Date Published: April 16, 2019
Publisher: Public Library of Science
Author(s): Yubraj Acharya, Amber L. Schilling, Christopher S. Hollenbeak, Stanley W. Ashley.
Postacute care (PAC) is a major driver of the rising health care costs in the United States (US). There is limited evidence on the causal effect of skilled nursing facility (SNF) use on readmission after an inpatient colectomy.
We performed a retrospective analysis of data from the Pennsylvania Health Care Cost Containment Council (PHC4) on 38,635 patients who underwent an inpatient colectomy between 2011 and 2014 in a Pennsylvania hospital. Using propensity scores, we matched patients who were discharged to a SNF to those who were discharged elsewhere. We compared the probability of readmissions within 30 days for the two groups of matched patients in a regression framework. For the subset of patients who were readmitted within 30 days, we assessed whether patients discharged to SNF were readmitted earlier than those discharged to other entities.
The use of a SNF after a colectomy significantly raises the patients’ chance of readmissions within 30 days, even after controlling for their demographic characteristics and illness severity. Based on our estimates, being discharged to a SNF raises the chance of a readmission by 7.7 percentage points.
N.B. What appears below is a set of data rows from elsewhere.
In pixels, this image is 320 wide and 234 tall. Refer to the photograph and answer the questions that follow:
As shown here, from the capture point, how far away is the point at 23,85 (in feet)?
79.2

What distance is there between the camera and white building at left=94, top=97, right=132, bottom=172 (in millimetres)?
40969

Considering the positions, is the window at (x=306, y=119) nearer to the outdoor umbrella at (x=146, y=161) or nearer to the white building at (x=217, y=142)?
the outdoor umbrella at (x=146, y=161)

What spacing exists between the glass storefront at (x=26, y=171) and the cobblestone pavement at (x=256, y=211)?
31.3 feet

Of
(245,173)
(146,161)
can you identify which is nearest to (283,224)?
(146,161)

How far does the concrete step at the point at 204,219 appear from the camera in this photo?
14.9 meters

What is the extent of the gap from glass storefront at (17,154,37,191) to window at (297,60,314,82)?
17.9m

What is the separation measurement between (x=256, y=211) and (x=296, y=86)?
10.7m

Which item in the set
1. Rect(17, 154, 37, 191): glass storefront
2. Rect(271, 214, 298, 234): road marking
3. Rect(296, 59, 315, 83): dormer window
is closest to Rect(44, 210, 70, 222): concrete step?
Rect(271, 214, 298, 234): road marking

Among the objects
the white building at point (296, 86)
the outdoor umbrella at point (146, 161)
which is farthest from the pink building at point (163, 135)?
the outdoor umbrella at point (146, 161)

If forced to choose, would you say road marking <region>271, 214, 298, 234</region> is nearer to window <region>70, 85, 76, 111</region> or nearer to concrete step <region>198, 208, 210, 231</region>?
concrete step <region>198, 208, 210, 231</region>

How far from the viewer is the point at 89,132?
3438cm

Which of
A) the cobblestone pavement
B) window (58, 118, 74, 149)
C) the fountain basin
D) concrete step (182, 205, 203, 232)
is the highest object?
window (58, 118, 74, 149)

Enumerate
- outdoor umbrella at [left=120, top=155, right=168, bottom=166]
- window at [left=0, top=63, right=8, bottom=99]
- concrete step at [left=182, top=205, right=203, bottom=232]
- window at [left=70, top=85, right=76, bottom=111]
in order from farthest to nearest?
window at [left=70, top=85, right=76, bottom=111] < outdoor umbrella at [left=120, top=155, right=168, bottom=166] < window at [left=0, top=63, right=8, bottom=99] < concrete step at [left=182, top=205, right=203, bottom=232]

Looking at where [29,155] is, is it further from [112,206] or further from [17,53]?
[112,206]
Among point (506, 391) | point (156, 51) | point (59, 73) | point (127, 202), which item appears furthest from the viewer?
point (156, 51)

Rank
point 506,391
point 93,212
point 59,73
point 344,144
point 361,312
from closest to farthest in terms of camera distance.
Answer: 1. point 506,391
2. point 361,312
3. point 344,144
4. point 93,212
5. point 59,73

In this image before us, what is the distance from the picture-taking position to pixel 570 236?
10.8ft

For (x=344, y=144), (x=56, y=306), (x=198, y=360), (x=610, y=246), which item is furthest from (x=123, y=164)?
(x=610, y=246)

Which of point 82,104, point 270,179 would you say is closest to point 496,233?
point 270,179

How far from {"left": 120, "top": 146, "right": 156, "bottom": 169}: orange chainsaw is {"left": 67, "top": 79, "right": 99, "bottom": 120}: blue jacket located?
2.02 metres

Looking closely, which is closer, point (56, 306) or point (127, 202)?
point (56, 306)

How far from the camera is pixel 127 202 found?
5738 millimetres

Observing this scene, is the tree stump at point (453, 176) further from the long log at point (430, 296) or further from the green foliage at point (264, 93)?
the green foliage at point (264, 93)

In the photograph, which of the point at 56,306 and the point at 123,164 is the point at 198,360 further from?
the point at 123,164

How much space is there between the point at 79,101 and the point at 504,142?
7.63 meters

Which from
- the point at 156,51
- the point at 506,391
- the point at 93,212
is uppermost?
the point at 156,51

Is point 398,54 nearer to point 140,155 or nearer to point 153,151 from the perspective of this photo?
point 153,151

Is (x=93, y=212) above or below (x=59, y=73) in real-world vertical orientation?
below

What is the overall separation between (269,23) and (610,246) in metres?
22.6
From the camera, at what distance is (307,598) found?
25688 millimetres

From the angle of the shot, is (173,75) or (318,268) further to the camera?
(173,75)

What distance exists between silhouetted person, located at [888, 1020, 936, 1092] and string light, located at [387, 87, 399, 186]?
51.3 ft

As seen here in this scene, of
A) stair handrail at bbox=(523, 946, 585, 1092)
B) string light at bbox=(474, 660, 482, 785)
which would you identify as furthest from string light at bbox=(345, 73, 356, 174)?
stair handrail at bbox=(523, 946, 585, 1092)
For patients who were admitted within 30 days, we find no association between discharge to a SNF and the timing of readmission.
Sending less severe patients to facilities other than a SNF following inpatient colectomy may help hospitals reduce 30-day readmission rates.
Postacute care (PAC) is a major driver of the rising health care costs in the United States (US) [1,2]. An emerging body of literature has examined the variation in health care spending across the postacute care options—namely, readmissions, and the use of a skilled nursing home facility (SNF), inpatient rehabilitation facility (IRF), outpatient rehabilitation facility (ORF), or a home health agency (HHA) [3,4]. These studies attempt to parse out the contribution of these PAC options to the overall health care spending.
In our sample of 38,635 patients who underwent a colectomy in Pennsylvania during 2011–2014, the average age was 63 years (Table 1, Column 1). Eighty-eight percent (88.4%) of these individuals were White and approximately 46% were male. Most colectomies were performed electively and using a non-laparoscopic approach (61.1% and 63.1%, respectively). The most common indications for having the colectomy performed were cancer (29.1%) and diverticular disease (25.1%); the “other” indication category in Table 1 includes unspecified septicemia, intestinal obstruction, non-infectious enteritis, intestinal perforation, intestinovesical fistula. Most patients (97.7%) did not have a diagnosis indicating ostomy use (colostomy or ileostomy). Of the total number of patients, 18,931 (49%) were on Medicare, 15,840 (41%) had private insurance, and 3,090 (8%) were on Medicaid.
In an attempt to generate a causal estimate of the effect of SNF utilization on readmissions, we used the PSM technique that is acceptable but, in our view, underused in health services research. We also used all-payer data, thus addressing the external validity concerns common to prior studies that use Medicare-only data. In our analysis, we were able to control for a wider range of potential confounders, especially those related to the patient’s illness severity (e.g., the urgency of the surgery and the approach used), than has been done previously. We found that being discharged to a SNF was significantly associated with a patient’s chance of readmission within 30 days following colectomy, even after controlling for demographic characteristics and surrogate markers for illness severity. Based on our estimates, being discharged to a SNF raises the risk of readmission by 7.7 percentage points. This is a large effect, given that the overall readmissions rate in our sample is 13.5%.